§ TASK REQUIREMENTS:
A – From the post about Winkle and Rumple, output the stretch from "January 7. Day" through "as first born." word for word.
B – List every place mentioned in the account of today's walk in the post about Winkle and Rumple.
C – According to the post about Winkle and Rumple, how much does Rumple weigh?

January 7. Day 7. A sizable problem



 I am fully aware that discussing a lady's weight is impolite but this lady is a bitch so here goes.
Winkle weighs a grand total of three kilos.
No photo adequately captures just how tiny she is compared to her "big" brother Rumple who weighs 10 kilos.
 If she was a human she might be said to have a Napoleon complex making up for her small size with a very big, bossy personality.
And most of the time Rumple lets her walk all over him, often literally. We all do.
And then when you least expect it, Rumple will put his paws down and exercise his rights as first born.
Today was such a day. We went for a walk, heading for the University of Queensland lakes.... or so I thought. It was a plan that had the Winkle seal of approval but Rumple decided otherwise. When we arrived at the intersection where we should head down the hill Rumple simply put on the brakes and refused to move. He then turned and pulled us all in the direction of the dog park.

§ Captioned web image data:
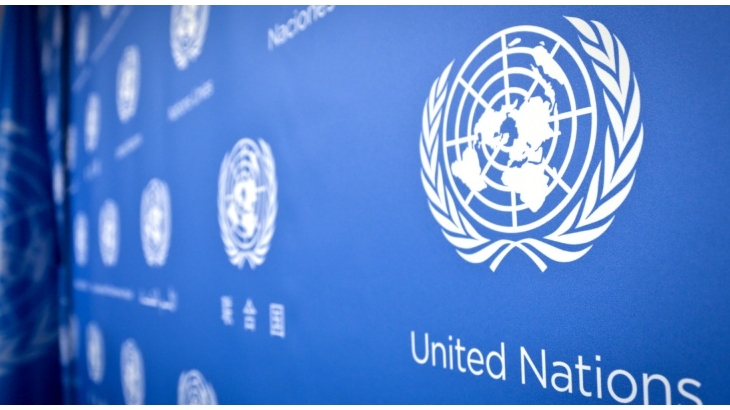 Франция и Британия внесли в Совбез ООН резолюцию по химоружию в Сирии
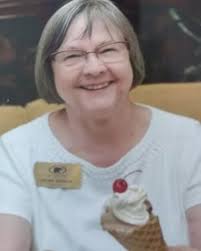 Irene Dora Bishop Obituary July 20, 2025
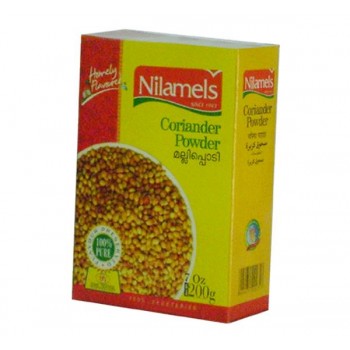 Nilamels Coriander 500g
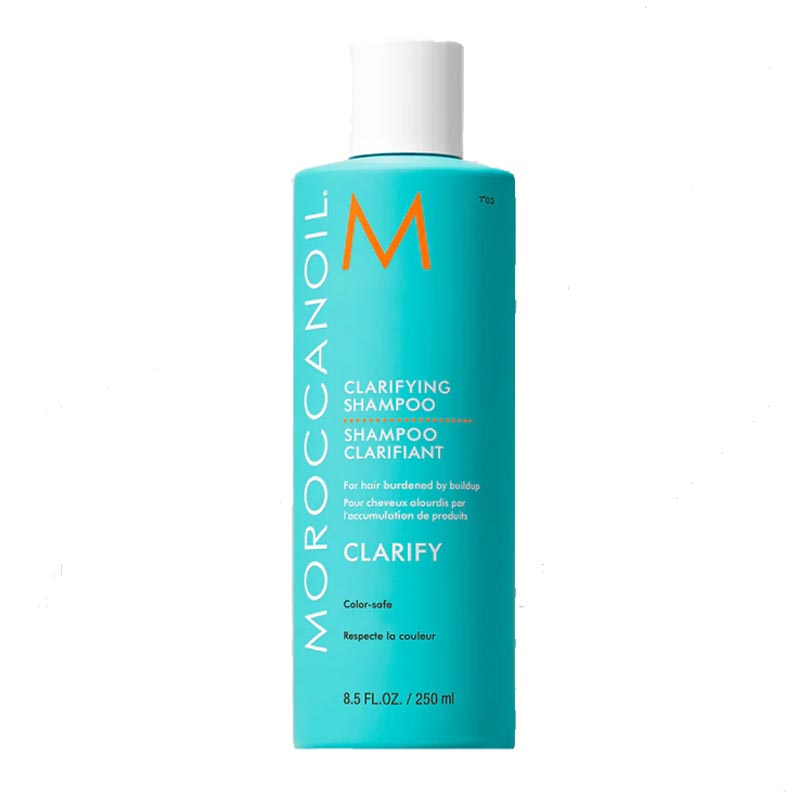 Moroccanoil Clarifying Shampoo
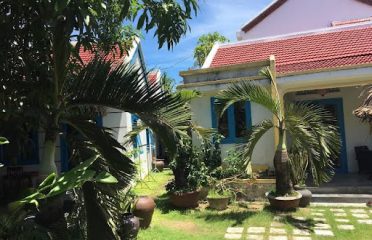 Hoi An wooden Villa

§ SOLUTIONS TO EACH TASK:
A –
January 7. Day 7. A sizable problem



 I am fully aware that discussing a lady's weight is impolite but this lady is a bitch so here goes.
Winkle weighs a grand total of three kilos.
No photo adequately captures just how tiny she is compared to her "big" brother Rumple who weighs 10 kilos.
 If she was a human she might be said to have a Napoleon complex making up for her small size with a very big, bossy personality.
And most of the time Rumple lets her walk all over him, often literally. We all do.
And then when you least expect it, Rumple will put his paws down and exercise his rights as first born.

B –
- the University of Queensland lakes
- the intersection
- the hill
- the dog park

C – 10 kilos.